So can we redirect religious casino fervour towards more rounded and convivial solutions? – Emphatically no.

Cultures evolve by trial and error and at a variety of depths – from deep and perennial human commons to shallower adoption of cults and fashions. What we may call the great religions – Ancestorism, Classicism, Islam, Hinduism, Judaism, Christianity, Buddhism… have evolved from deep roots and are integrated in the goings-on of life, from shallow to deep – festivals, commons, law, behaviour… A life-affirming Atheism will also have festival, commons and a narrative of a community’s evolution and settlement. It will grow from the same roots as all the other religions. A culturally evolved Atheism is (in my terms) a religion.

Cults may be defined by their rootlessness. It is notable that those who have lost cultural roots are more likely to be swept away by a substitute for lost ancestry; lost religion; lost family; lost conviviality; lost market square, pub and corner shop. We see that shallow fervour for a single idea, or for a shallow, singular, wildly-evangelical understanding of an existing religion in both contemporary small-scale terrorism and the massive fundamentalist over-reaction by the contemporary state to that terrorism. We see it in cults of progress and – where we began – of economic growth – both cults fervently presented to justify the cultural hole in lonely, disconnected lives.

Healthy cultures are too complex for precise unravelling. For instance, music draws people together to a social common, which can only be found in music. It is less unspoken, than sung. This page cannot express it, but fling open the window to the busker on the square and he may sing what you mean. Tenderness for places; for seasons defies physics of time and space. Yet that affection passes between generations and neighbours too quietly to express. Nevertheless, it binds generations and neighbours in unspoken contracts to pass it on.

When we open our door and step not to the car door but to the street, we encounter traces of previous encounters. We note weather, seasons and places that evoke old conversations. Memories provide way marks, changes provoke questions, people have answers and footsteps connect.

That intricate, both tangible and intangible web of lives can be shattered by crashing casinos, but it also provides the resilience to survive. Those connections may certainly be called economic connections and yet involve no money at all.

***

Right. We return. Collapse is intrinsic to economic growth – not entropy – just a physical cliff edge. Of course an economy measured by spending (GDP) holds within the word, that same premise. Historically, cultures have followed cycles of romanticism, classicism, decadence and collapse. Contemporary economies have passed the decadent stage, surviving collapse by the power of fossil fuels. Ours is a weary ennui – dragged out in supermarket aisles and white lines of motorways, only relieved by decadent pleasuring. And there’s little time for that. As David Fleming points out in his Lean Logic, A Dictionary for the Future and How to Survive it (slack economy), the medieval economy maintained a balance – less by efficiencies of production, and more by large stretches of leisure time in which deeper social commons were maintained.

SHORT EXERCISE 1:
In the passage on cults and culture, what does the author say cults may be defined by?
The excerpt and the listing were taken from separate sources.

INPUT MATERIAL:

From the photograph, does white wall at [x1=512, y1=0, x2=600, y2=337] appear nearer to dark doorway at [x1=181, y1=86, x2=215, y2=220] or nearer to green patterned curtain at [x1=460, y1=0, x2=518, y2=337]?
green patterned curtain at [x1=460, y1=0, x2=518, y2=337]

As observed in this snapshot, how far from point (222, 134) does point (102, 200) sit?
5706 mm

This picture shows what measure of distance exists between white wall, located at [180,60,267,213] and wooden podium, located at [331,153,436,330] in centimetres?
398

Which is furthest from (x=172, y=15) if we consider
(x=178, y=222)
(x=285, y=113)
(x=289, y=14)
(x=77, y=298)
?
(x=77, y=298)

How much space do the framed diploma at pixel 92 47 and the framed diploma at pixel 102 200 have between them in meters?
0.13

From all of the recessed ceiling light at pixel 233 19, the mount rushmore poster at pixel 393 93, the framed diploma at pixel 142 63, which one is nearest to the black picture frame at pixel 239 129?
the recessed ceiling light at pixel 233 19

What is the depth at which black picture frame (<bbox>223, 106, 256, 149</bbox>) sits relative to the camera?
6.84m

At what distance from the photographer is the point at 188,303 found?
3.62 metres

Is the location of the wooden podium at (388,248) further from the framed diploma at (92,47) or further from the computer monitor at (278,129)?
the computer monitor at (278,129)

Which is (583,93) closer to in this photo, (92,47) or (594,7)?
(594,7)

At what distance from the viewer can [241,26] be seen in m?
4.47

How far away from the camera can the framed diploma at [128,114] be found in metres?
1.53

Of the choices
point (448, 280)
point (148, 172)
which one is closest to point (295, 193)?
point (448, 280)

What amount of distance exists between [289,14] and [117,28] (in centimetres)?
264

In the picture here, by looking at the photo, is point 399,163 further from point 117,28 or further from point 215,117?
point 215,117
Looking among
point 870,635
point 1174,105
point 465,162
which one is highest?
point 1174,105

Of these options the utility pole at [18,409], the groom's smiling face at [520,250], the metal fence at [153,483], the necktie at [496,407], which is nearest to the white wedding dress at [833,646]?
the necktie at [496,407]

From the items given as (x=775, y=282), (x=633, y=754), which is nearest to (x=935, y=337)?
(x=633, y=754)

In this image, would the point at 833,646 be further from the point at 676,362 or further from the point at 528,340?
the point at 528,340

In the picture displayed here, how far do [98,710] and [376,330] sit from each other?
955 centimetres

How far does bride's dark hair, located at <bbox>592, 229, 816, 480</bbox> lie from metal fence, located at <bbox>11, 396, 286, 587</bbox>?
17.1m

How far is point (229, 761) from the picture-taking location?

SHORT EXERCISE 2:
From the listing, quote every line from the one containing "In this image, would" through the one containing "955 centimetres", inclusive.

EXERCISE ANSWER 1:
Their rootlessness.

EXERCISE ANSWER 2:
In this image, would the point at 833,646 be further from the point at 676,362 or further from the point at 528,340?
the point at 528,340

In the picture displayed here, how far do [98,710] and [376,330] sit from each other?
955 centimetres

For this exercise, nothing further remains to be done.